── BLOC DE TEXTE ──
Ce premier jet est resté dans un tiroir pendant plus de quatre ans: «Il ressemblait déjà à ce que serait la version finale, mais je ne savais pas alors ce que j'en ferais.» Entre-temps Emmanuel Carrère travaille sur un récit au moins aussi traumatisant: ce Roman russe, paru en 2007, et où il fait le récit sans fard d'une rupture amoureuse, mais aussi dévoile un terrible secret de famille concernant son grand-père, exilé géorgien devenu collabo pendant la guerre, fusillé par la résistance à la Libération, et disparu sans laisser de trace. Le père de sa propre mère, Hélène Carrère d'Encausse. Une confession au ton dostoïevskien qui, peut-être bien, solde des comptes personnels: «Sans doute fallait-il que j'écrive Un roman russe pour que je puisse passer à l'étape suivante.»

Angoisse et névrose

Il s'était fait remarquer dès ses débuts d'écrivain par des romans qui parlaient d'angoisse et de névrose, de la difficulté d'être: La moustache (1986), La classe de neige (prix Femina 1995). Depuis, plus de fiction. Son livre suivant s'intitule L'adversaire: il a pour sujet l'histoire de Jean-Claude Romand, ce faux médecin de l'Organisation mondiale de la santé, qui trompe son entourage pendant 20 ans et, à la veille d'être découvert, assassine les cinq membres de sa famille. Un livre étrange sur le vide, l'absence de personnalité: «Curieusement, même s'il s'agissait d'une histoire vraie, ce fut le livre le plus dur que j'ai jamais eu à écrire; il m'a pris sept ans», dit Emmanuel Carrère.

Un roman russe fut peut-être le plus douloureux, en tout cas le plus risqué, «car il mettait en cause non seulement mon incapacité à aimer, mais à la fois ma compagne de l'époque, dont je me séparais, et ma mère, qui avait toujours redouté que soit connu l'épisode tragique concernant son père».
───
── INFORMATIONS FOURNIES ──
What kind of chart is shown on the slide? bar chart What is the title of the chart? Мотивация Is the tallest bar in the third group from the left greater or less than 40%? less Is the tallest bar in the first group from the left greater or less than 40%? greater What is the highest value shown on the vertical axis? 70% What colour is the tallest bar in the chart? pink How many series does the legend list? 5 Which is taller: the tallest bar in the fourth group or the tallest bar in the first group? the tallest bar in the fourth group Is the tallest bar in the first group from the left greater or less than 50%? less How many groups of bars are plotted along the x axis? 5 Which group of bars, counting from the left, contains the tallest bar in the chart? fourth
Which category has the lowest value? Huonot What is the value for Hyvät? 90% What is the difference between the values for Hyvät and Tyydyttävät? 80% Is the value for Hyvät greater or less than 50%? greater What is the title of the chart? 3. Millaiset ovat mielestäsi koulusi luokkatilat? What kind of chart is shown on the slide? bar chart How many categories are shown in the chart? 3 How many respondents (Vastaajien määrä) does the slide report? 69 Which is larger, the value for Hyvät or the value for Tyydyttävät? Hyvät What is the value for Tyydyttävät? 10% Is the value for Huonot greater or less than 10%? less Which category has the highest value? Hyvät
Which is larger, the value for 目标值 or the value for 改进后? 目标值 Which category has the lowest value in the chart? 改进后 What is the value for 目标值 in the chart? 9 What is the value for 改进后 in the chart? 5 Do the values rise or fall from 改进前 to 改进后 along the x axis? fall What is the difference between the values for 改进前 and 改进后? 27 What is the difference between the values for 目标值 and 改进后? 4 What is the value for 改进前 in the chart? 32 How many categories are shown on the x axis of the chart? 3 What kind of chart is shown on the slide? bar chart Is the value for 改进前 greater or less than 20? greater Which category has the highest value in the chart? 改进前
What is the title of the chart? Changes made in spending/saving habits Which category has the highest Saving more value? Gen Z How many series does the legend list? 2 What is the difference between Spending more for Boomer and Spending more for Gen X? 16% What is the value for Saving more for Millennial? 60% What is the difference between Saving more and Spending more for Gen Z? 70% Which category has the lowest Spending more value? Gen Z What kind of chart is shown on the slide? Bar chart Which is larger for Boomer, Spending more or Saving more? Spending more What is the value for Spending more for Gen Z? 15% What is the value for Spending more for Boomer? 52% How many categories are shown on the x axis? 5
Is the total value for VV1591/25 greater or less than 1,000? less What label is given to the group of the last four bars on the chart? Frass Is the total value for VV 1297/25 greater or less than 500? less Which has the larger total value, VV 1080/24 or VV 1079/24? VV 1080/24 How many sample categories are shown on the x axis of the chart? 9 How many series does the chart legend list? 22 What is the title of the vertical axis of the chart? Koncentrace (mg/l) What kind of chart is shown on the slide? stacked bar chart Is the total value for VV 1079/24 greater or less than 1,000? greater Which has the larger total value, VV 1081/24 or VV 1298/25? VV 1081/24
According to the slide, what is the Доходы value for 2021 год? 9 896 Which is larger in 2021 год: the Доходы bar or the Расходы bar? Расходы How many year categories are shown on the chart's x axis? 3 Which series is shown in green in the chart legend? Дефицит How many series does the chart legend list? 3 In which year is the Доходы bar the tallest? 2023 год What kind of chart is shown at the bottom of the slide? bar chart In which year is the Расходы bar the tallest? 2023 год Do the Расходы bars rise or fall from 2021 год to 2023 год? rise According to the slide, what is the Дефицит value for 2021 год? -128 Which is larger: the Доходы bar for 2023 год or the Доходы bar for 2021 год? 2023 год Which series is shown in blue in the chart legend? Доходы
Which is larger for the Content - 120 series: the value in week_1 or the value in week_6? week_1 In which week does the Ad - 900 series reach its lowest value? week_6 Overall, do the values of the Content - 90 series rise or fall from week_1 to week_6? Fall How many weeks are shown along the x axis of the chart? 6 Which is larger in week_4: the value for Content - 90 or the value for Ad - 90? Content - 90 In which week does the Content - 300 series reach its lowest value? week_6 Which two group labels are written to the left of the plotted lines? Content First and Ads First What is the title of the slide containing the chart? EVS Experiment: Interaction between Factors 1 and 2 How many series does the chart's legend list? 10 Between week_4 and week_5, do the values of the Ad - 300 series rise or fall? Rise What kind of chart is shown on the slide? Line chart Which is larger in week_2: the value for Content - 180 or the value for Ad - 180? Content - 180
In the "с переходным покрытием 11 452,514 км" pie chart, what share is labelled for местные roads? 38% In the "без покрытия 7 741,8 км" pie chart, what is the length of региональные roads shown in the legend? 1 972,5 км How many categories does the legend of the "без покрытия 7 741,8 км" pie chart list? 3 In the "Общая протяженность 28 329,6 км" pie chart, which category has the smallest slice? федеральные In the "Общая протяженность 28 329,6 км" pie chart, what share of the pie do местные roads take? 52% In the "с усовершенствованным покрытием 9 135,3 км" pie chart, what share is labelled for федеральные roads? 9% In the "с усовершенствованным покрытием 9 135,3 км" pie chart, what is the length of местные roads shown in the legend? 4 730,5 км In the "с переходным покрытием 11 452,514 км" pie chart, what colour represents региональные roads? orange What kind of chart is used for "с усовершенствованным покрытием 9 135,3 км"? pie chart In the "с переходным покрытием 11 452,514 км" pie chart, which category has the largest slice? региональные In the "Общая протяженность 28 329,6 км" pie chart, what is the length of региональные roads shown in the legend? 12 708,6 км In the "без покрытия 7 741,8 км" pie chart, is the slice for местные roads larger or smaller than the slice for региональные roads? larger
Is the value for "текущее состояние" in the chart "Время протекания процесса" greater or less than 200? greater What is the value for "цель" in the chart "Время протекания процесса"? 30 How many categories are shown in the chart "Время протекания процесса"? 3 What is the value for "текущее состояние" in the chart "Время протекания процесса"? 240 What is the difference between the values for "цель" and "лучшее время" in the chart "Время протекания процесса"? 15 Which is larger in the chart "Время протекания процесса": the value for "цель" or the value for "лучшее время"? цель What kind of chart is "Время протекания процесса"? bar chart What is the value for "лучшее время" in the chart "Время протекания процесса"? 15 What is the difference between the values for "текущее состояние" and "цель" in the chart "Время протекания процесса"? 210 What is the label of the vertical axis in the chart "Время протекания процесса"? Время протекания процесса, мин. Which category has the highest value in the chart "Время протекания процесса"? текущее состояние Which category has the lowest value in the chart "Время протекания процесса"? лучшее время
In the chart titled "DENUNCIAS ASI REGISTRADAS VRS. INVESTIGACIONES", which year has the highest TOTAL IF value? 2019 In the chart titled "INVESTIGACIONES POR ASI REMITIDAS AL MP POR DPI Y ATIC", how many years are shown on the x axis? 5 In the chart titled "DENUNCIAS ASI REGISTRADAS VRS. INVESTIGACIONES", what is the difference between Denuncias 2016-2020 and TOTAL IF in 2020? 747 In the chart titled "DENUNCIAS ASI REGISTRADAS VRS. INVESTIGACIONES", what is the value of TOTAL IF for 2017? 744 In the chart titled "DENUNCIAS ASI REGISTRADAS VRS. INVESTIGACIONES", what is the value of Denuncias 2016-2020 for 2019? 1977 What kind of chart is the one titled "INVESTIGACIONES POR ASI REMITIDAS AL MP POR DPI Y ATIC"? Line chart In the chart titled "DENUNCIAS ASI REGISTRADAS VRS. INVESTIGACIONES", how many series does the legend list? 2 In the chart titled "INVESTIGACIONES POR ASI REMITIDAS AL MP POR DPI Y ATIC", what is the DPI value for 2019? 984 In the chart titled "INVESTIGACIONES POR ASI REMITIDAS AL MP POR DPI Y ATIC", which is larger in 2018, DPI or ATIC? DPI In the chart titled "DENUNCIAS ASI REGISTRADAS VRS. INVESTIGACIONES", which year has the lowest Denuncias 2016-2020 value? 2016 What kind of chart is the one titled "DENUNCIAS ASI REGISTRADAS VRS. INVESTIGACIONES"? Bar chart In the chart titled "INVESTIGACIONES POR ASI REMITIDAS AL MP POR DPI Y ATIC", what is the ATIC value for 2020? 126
───
▶ _CONSIGNE_: Modifiez, s'il vous plaît, le texte sur Emmanuel Carrère : recopiez tout ce qui va de «Angoisse et névrose» jusqu'à «dit Emmanuel Carrère.», en mettant «mélancolie» à la place de «névrose». Les enregistrements n'ont aucun lien avec le texte.

▶ _RÉPONSE_:
Angoisse et mélancolie

Il s'était fait remarquer dès ses débuts d'écrivain par des romans qui parlaient d'angoisse et de mélancolie, de la difficulté d'être: La moustache (1986), La classe de neige (prix Femina 1995). Depuis, plus de fiction. Son livre suivant s'intitule L'adversaire: il a pour sujet l'histoire de Jean-Claude Romand, ce faux médecin de l'Organisation mondiale de la santé, qui trompe son entourage pendant 20 ans et, à la veille d'être découvert, assassine les cinq membres de sa famille. Un livre étrange sur le vide, l'absence de personnalité: «Curieusement, même s'il s'agissait d'une histoire vraie, ce fut le livre le plus dur que j'ai jamais eu à écrire; il m'a pris sept ans», dit Emmanuel Carrère.